The combination of taxes on lodging, rental cars and airfare is a traveler’s trifecta, with the payoff going straight to state and local government treasuries, according to the National Center for Policy Analysis, or NCPA. In popular destinations such as New York or Chicago, NCPA says travelers could face tax burdens amounting to 30% higher than costs in other cities.
But even if you’re heading to a more out-of-the-way spot, the Dallas-based conservative think tank warns that travel taxes can quickly add up.
As of July 2012, the most recent year for which complete data are available, an NCPA study found that around 22 states levy a specific tax on lodging.
The per-night tax ranges from a low of 3% to a high of 13%. And don’t forget about local taxes, which are added on in many cities and counties, especially larger ones. For example, if you’re seeing the sights in Southern California, look out for the 14% local lodging tax Los Angeles collects.
The increasingly popular option of renting a private residence might not save you any taxes either. Popular short-term rentals of homes are taxable in many cities.
Getting there is taxed, too
You have to deal with taxes before you arrive at your destination. The NCPA study cites increasing taxes on rental cars and airline tickets.
As many as 38 states levied a car rental tax as of 2006, the NCPA says. That tax is often higher when you pick up the vehicle at an airport, where a surcharge is added by the local airport authority. Car rentals are also subject to sales and use taxes, which can amount to as much as 10%.
Speaking of airports, you pay a variety of taxes to squeeze into your air carrier’s seats. Many of the taxes on air travel are flat fees, meaning that it costs you the same, regardless of how short your flight is.

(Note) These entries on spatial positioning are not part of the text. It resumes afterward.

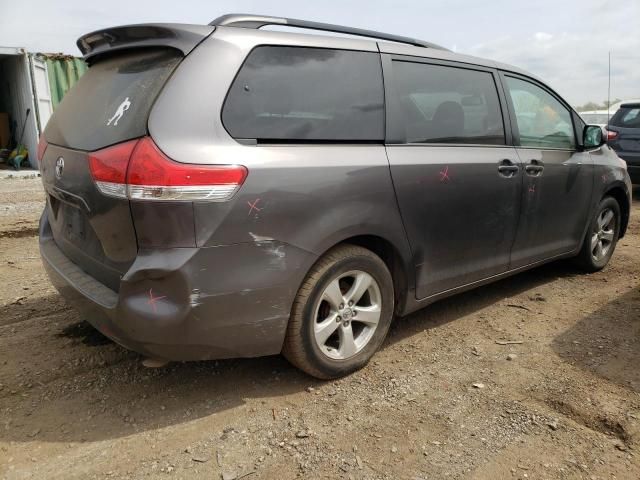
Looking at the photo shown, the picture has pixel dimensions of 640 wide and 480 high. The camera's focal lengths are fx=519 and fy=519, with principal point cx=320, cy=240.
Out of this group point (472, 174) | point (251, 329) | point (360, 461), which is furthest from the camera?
point (472, 174)

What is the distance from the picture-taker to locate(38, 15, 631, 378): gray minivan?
2.20 meters

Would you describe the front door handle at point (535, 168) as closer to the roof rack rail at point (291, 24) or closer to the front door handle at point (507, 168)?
the front door handle at point (507, 168)

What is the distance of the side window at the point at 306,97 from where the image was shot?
2357 millimetres

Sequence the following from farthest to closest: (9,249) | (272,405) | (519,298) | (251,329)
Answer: (9,249) < (519,298) < (272,405) < (251,329)

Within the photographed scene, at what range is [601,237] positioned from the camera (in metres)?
4.79

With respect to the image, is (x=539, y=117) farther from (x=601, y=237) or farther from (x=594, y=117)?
(x=594, y=117)

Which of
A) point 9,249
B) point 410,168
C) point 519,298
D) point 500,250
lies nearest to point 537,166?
point 500,250

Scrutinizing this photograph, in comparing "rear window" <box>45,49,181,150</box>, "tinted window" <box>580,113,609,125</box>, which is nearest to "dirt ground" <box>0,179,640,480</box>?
"rear window" <box>45,49,181,150</box>

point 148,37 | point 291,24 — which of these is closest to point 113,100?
point 148,37

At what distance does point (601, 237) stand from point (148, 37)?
4.24 meters

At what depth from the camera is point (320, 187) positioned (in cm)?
249

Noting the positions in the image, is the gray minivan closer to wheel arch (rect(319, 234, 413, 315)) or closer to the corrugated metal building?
wheel arch (rect(319, 234, 413, 315))

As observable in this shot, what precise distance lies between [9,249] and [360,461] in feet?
A: 15.9

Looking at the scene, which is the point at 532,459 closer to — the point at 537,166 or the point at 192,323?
the point at 192,323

There’s the 7.5% federal tax assessed every ticket, a segment fee of $3.70 for each takeoff and landing, and a security fee that doubled in 2014 from $2.50 to $5.60 per each leg of your flight. Don’t forget the passenger facility charge that’s levied by local airport authorities; this can be as much as $4.50 per takeoff and landing.
These four fees are just a portion of the 17 taxes and fees currently collected on flights, the NCPA says. “Taken together, these airline taxes can amount to a 30% surcharge on some domestic flights,” says the think tank.
So what’s a cost-conscious vacationer to do?
AAA’s Aug. 4 fuel report found that for the first time in more than 4 months, the national average price for unleaded gasoline has dropped below $3.50 per gallon. This is the lowest national average for early August since 2010.
So even given the gas taxes levied by the various states, getting behind the wheel for your late-summer trip looks like an economical move.
And if you’re visiting relatives who are literally accommodating, stay in their guest room instead of a nearby motel. Sure, you’ll have to listen to your brother-in-law’s same stories over again, but at least those tales aren’t taxed.